Bruce had come back. Not exactly in triumph. Not exactly in one piece. But he had come back. He had sat on the table, let Alfred's hands perform their old, remembered tasks, looked into Alfred's eyes and fought to explain. The triumph, the strength, the fear. The need for more, to perfect. What had to be done, to make this first attempt meaningful. Alfred had listened, as he pulled his boy back together. He had listened, and given what advice he could. He would help Bruce on the next step, beyond doubt. His will was firm within him. He would be there every step of the way.
He got Bruce into bed, finally. He helped that weary body up the stairs, poured it into bed with well-practiced ease, and brushed the hair from exhausted eyes as he had since Bruce was a child. He did all that, exactly as normal. Then he went out, onto the stairs, sat down, and put his head in his hands. He made no sound, restraint as familiar as breathing.
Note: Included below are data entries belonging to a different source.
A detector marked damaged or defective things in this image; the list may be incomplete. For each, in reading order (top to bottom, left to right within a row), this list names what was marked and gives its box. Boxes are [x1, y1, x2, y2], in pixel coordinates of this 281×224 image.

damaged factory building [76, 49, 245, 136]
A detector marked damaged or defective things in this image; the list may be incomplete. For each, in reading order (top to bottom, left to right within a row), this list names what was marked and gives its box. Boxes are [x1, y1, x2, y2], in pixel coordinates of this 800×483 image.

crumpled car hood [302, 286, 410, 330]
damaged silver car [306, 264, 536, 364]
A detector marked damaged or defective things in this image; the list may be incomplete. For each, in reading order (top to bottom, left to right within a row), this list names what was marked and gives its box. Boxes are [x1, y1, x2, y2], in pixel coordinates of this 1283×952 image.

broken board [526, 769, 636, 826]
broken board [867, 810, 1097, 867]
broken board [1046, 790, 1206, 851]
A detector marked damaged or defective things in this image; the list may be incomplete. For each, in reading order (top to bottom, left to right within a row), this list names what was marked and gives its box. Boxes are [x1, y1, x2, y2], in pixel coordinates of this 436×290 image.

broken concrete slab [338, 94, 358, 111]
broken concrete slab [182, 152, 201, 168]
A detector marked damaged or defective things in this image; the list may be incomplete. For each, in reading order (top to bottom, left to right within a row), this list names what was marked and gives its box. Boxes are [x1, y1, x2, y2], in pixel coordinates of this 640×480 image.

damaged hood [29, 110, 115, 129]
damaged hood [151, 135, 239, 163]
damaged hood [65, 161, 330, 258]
He didn't cry, emotion almost too strong for release. He simply sat there, on the stairs, in the grey light of dawn, and shook silently.
He sat there for three hours.
Then, he stood up. He went downstairs. He tidied away the supplies. Put the clothes red with Bruce's blood in the trash. Cleaned up the cave. Went upstairs, collapsed into bed. Slept.
The next night, it was easier. The next years. The watershed had been reached, the course set, for both of them. Bruce learned. He learned. And the fear was forgiven between them, the need to protect they saw and mourned in each other, even as they cherished it. The Batman was born, and they both learned to live with it. Alfred was strong, for Bruce's sake. He was strong enough to stand back, time after time, and let his battered boy stand between the world and those it tried to hurt. He was proud to do so, the love so powerful inside him that sometimes he wondered that it didn't shake him apart.
They never spoke of those first years. Not really. The loneliness, the fear, the need. The attempts to be there for each other, though neither really knew how. The pride and defiance, the terror and the rage. The emptiness of a house, and the fragile attempts to fill it. The strength they had both had to find, the fear they had both had to fight. They didn't speak of it. But the memory was always there, inside them. And it showed. In the silent gifts they gave. In the way they fought to show they cared, without ever showing that they cared. In the way Alfred kept standing aside to let Bruce out at night. In the way Bruce always made sure to come back on time, or let him know why not. In the way they were there for each other, always and forever.
Alfred remembered those years. To the end of his days, through the widening of their family, through their later losses, to the prides and pains of the life they had chosen to live, he remembered those years. He remembered the beginnings, all the way to the end, with a mix of pride and sorrow and love.
He never told Bruce of the three hours on the stairs. And he never sat there again. Over time, he stopped needing to.
The trust and love was enough to get him through.